----- THE INPUT

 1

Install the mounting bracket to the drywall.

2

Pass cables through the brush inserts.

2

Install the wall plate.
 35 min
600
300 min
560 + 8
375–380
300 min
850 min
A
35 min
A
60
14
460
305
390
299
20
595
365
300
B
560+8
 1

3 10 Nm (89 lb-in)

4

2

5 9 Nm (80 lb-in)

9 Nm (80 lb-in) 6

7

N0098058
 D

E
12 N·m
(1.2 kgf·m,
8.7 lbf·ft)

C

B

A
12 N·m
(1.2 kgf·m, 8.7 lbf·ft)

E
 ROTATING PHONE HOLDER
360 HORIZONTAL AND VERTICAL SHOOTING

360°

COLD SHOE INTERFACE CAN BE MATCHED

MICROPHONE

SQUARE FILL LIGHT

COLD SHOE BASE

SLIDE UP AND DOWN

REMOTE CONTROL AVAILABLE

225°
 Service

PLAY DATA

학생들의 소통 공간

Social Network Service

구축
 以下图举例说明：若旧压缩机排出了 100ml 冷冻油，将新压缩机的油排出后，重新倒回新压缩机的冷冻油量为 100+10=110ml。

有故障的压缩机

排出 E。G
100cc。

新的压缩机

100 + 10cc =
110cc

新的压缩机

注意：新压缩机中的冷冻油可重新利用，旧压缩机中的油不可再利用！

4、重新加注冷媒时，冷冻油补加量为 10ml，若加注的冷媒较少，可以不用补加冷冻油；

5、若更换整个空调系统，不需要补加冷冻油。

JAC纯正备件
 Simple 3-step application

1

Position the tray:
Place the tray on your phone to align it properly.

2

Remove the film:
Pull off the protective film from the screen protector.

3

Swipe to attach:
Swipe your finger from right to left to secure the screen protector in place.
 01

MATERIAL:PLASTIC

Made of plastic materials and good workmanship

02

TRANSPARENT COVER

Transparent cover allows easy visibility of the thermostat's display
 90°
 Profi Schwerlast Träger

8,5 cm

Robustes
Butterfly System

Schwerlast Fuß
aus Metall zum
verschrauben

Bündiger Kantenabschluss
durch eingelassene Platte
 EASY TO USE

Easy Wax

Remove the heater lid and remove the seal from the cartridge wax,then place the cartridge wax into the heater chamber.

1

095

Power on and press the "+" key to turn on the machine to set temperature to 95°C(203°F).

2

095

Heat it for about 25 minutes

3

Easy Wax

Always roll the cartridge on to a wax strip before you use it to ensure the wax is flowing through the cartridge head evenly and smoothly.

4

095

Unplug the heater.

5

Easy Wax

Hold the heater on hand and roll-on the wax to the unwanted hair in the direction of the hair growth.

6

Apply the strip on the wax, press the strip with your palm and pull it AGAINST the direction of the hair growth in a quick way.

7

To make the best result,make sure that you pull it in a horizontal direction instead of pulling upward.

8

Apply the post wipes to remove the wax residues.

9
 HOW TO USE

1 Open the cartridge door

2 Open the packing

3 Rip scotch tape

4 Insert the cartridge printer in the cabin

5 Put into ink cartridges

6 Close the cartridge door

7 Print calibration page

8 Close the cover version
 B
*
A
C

----------

*WHAT THE TASK ASKS*: Only the lines above that hold "through" are wanted. Show every one of them.

*TASK RESULT*:
Pass cables through the brush inserts.
Always roll the cartridge on to a wax strip before you use it to ensure the wax is flowing through the cartridge head evenly and smoothly.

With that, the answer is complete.